Directive -
Show each line of the entries below that contains the string "from". Case matters.

Data for this exercise -
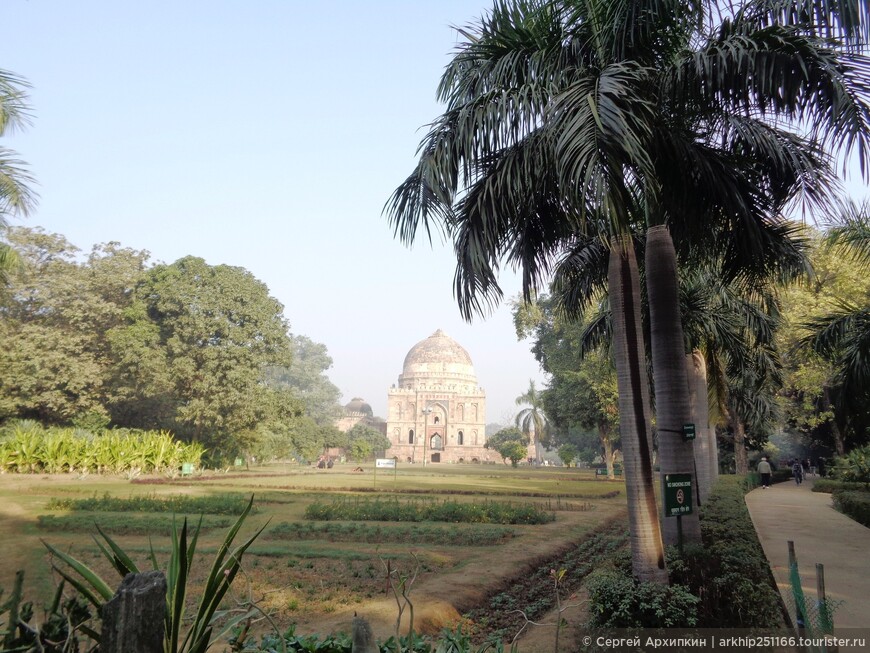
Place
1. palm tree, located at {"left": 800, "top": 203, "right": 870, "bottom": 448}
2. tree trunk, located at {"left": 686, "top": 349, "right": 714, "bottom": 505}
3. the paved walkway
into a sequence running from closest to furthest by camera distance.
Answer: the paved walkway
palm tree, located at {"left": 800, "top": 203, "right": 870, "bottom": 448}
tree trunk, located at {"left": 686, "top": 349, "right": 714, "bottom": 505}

==

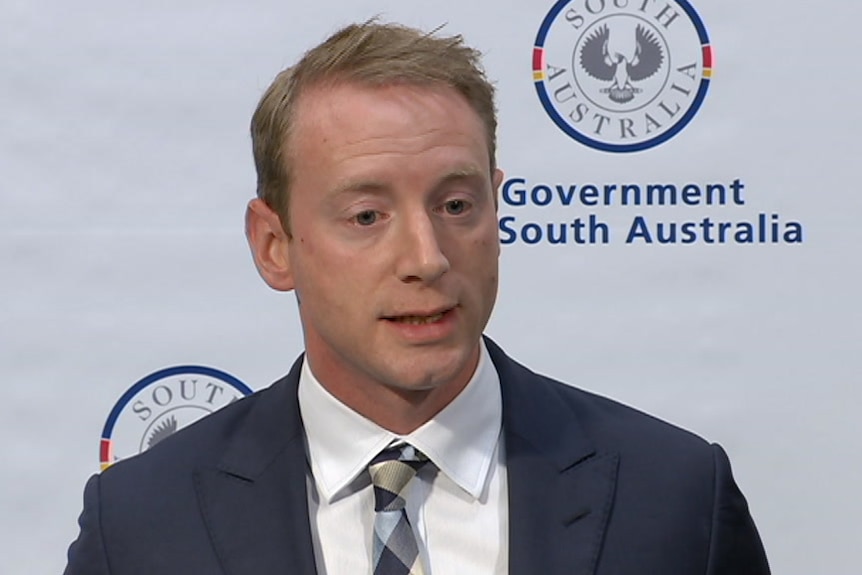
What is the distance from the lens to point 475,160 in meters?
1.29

* * *

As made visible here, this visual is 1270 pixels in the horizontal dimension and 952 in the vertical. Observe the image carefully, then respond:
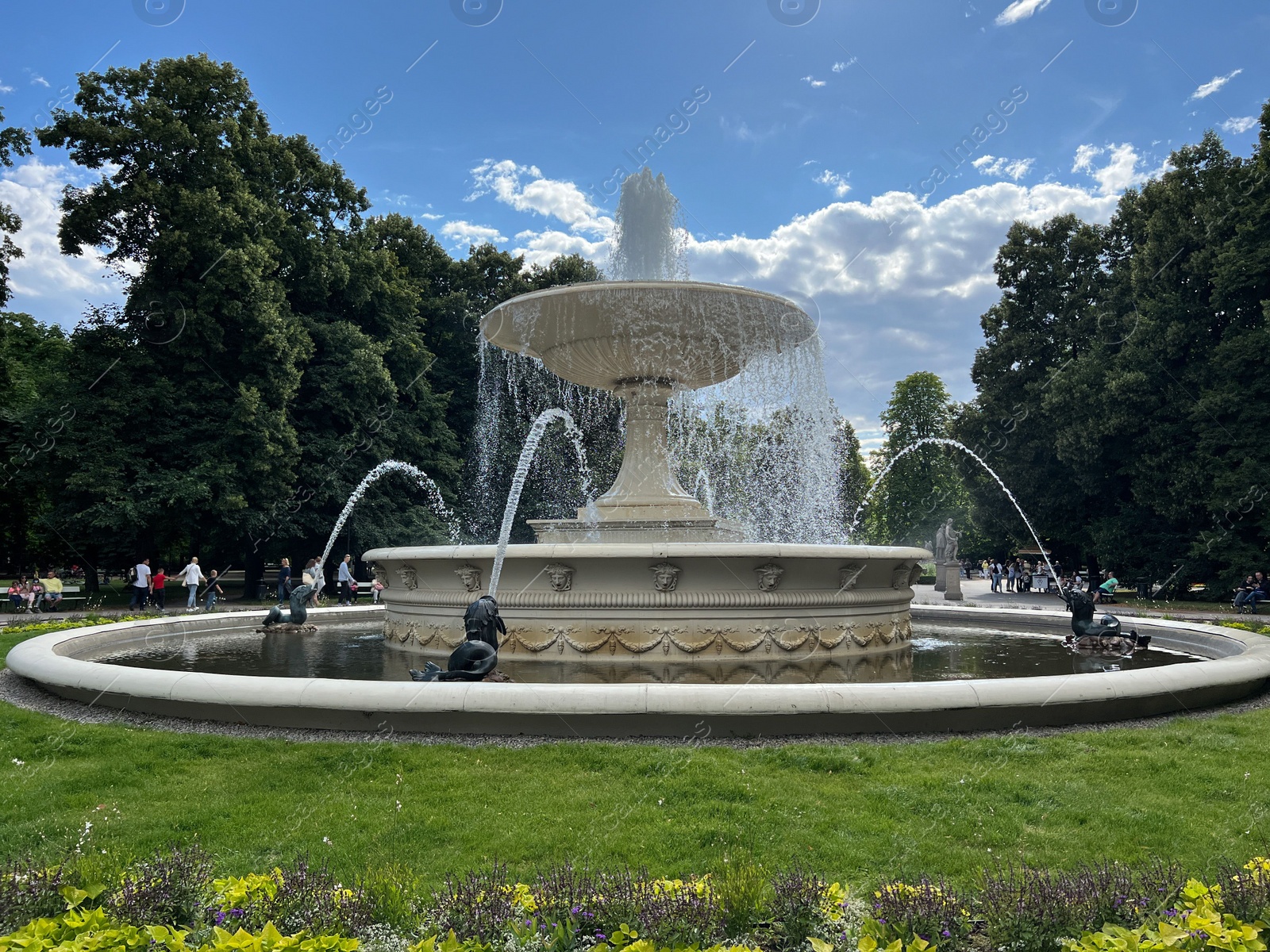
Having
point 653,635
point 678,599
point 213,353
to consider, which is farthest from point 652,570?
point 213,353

Solution to the problem -
into a sequence running from closest to furthest by camera distance.
What is the distance from the lens to point 475,160 in meters?
to consider, which is farthest from point 652,570?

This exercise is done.